* Your instructions
In the patch discussion about the safe-buffers user documentation, substitute "the review site" for "Phabricator" throughout the part that opens with the words containing "[PATCH] D136811: [-Wunsafe-buffer-usage]" and closes with "added inline comments.", and write that part out again.

[PATCH] D136811: [-Wunsafe-buffer-usage] WIP: RFC: NFC: User documentation.

Aaron Ballman via Phabricator via cfe-commits Tue, 29 Nov 2022 05:54:30 -0800

aaron.ballman added inline comments.


================
Comment at: clang/docs/SafeBuffers.rst:92
+
+However, no automatic code modernizer for plain C is not provided,
+and the hardened C++ standard library cannot benefit C code, which limits
----------------



================
Comment at: clang/docs/SafeBuffers.rst:40-41
+  - Finally, in order to avoid bugs in newly converted code, the
+    Clang static analyzer provides a checker to find misconstructed
+    ``std::span`` objects.
+
----------------
NoQ wrote:
> aaron.ballman wrote:
> > xazax.hun wrote:
> > > jkorous wrote:
> > > > NoQ wrote:
> > > > > xazax.hun wrote:
> > > > > > Isn't this overly specific? What about `string_view`s?

* Given entries

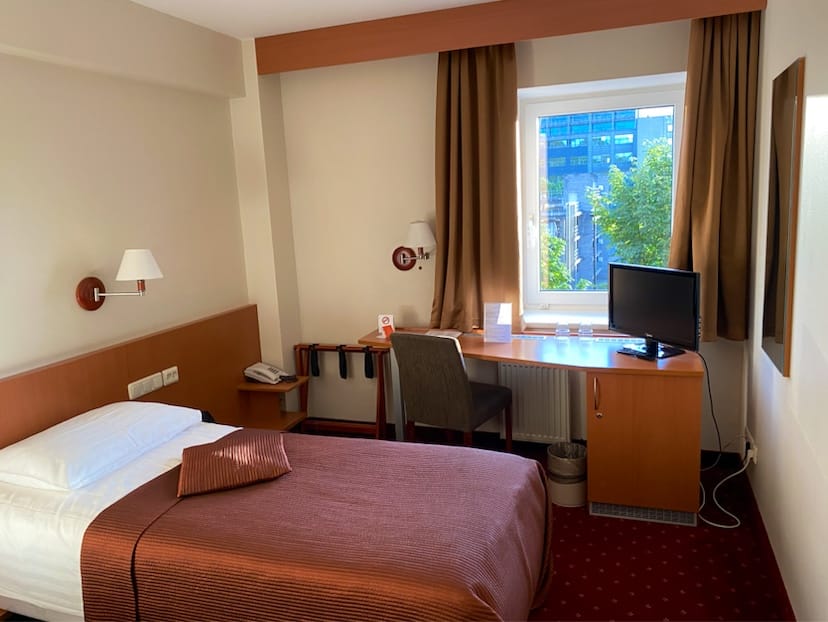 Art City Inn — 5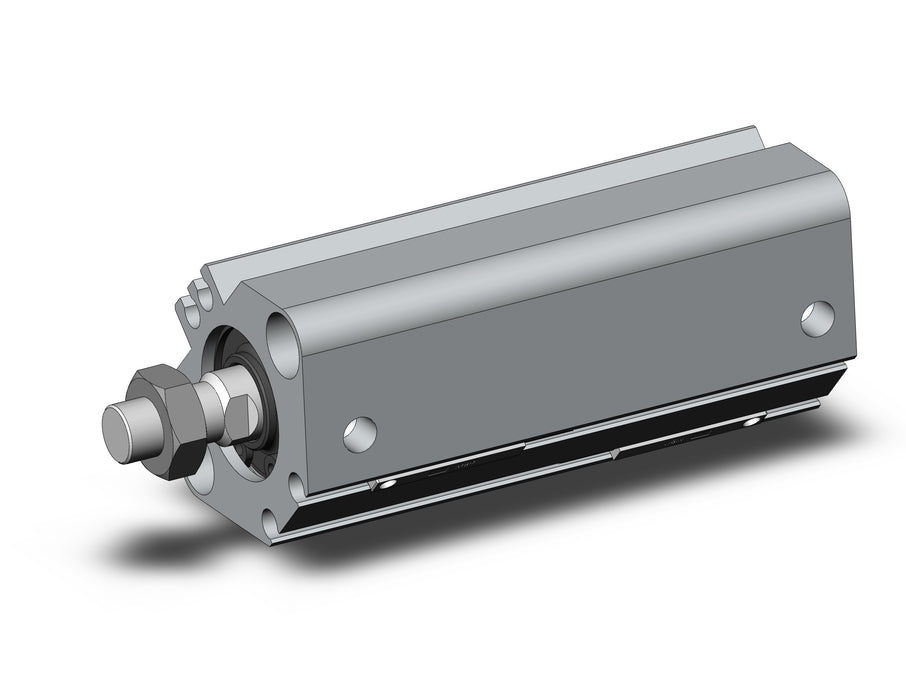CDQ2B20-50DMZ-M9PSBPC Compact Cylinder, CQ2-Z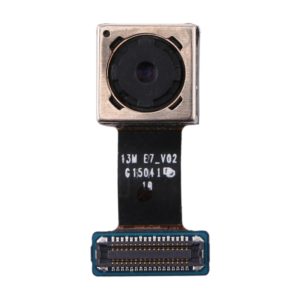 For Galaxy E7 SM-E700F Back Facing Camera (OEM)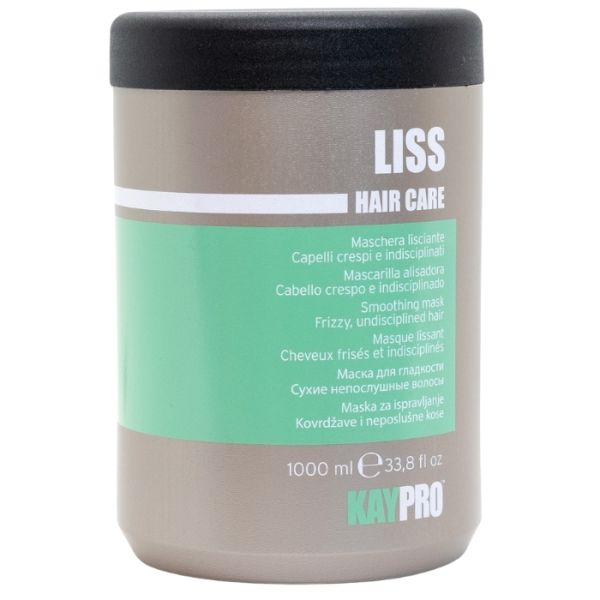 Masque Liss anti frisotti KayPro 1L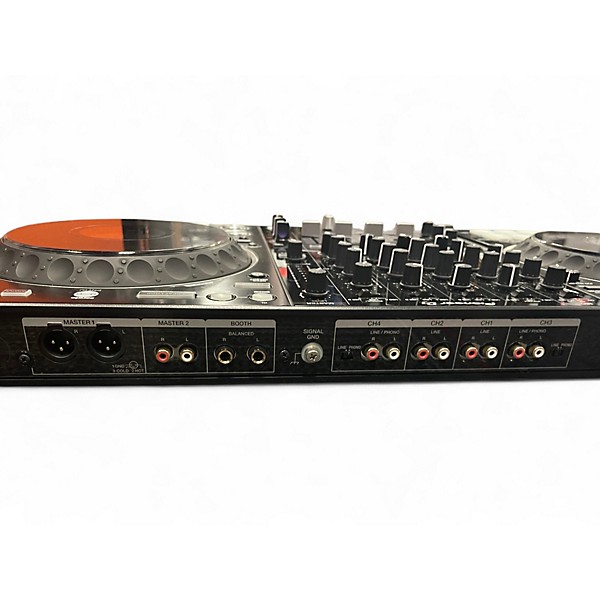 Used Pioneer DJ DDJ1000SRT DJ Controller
* * *
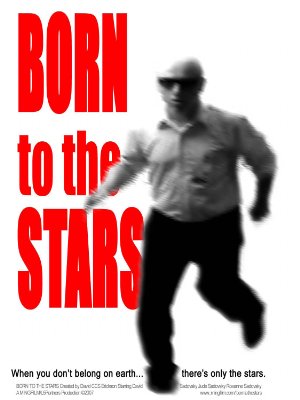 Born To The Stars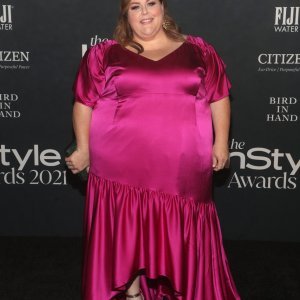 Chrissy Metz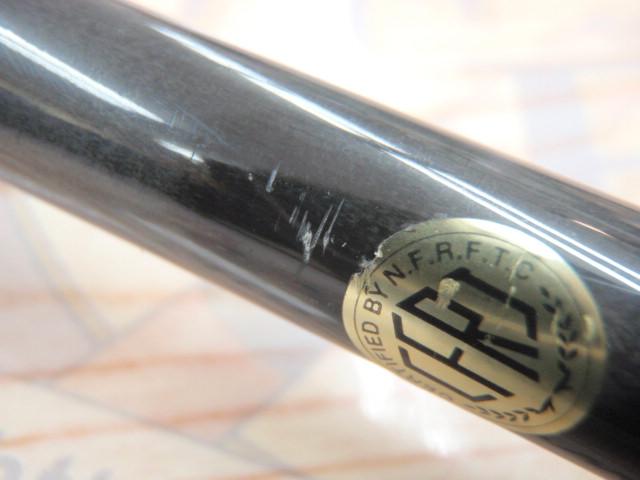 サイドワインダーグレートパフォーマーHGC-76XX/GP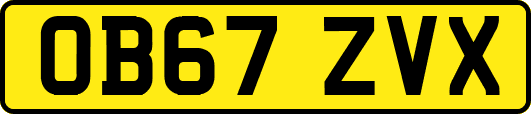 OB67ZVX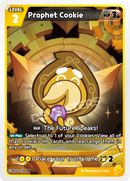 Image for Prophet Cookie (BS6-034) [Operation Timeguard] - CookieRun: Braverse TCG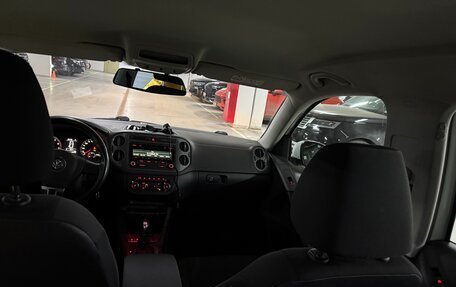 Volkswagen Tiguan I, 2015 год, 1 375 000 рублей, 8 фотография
--
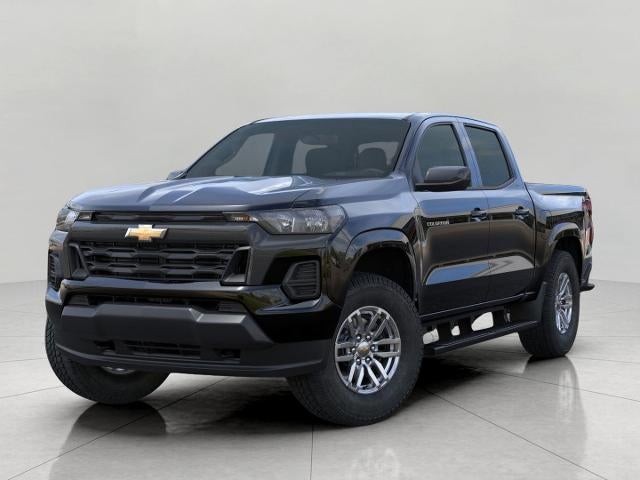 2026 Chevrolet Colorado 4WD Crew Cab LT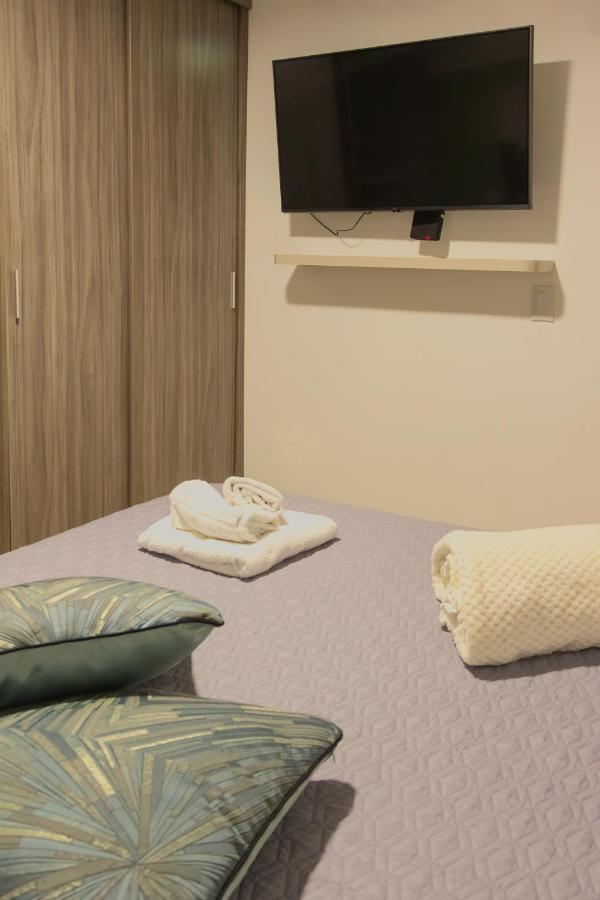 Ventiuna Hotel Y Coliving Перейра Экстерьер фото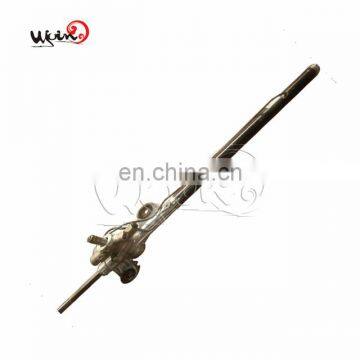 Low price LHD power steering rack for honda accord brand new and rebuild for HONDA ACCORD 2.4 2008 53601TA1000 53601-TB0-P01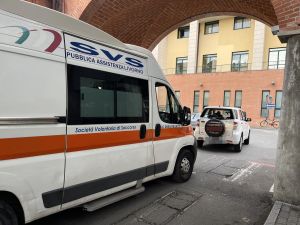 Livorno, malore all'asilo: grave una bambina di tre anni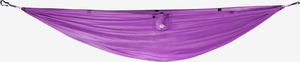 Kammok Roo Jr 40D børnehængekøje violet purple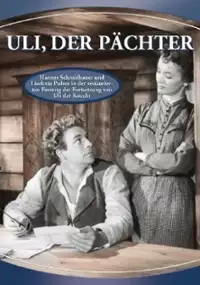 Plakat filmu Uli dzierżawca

* The completed task
[PATCH] D136811: [-Wunsafe-buffer-usage] WIP: RFC: NFC: User documentation.

Aaron Ballman via the review site via cfe-commits Tue, 29 Nov 2022 05:54:30 -0800

aaron.ballman added inline comments.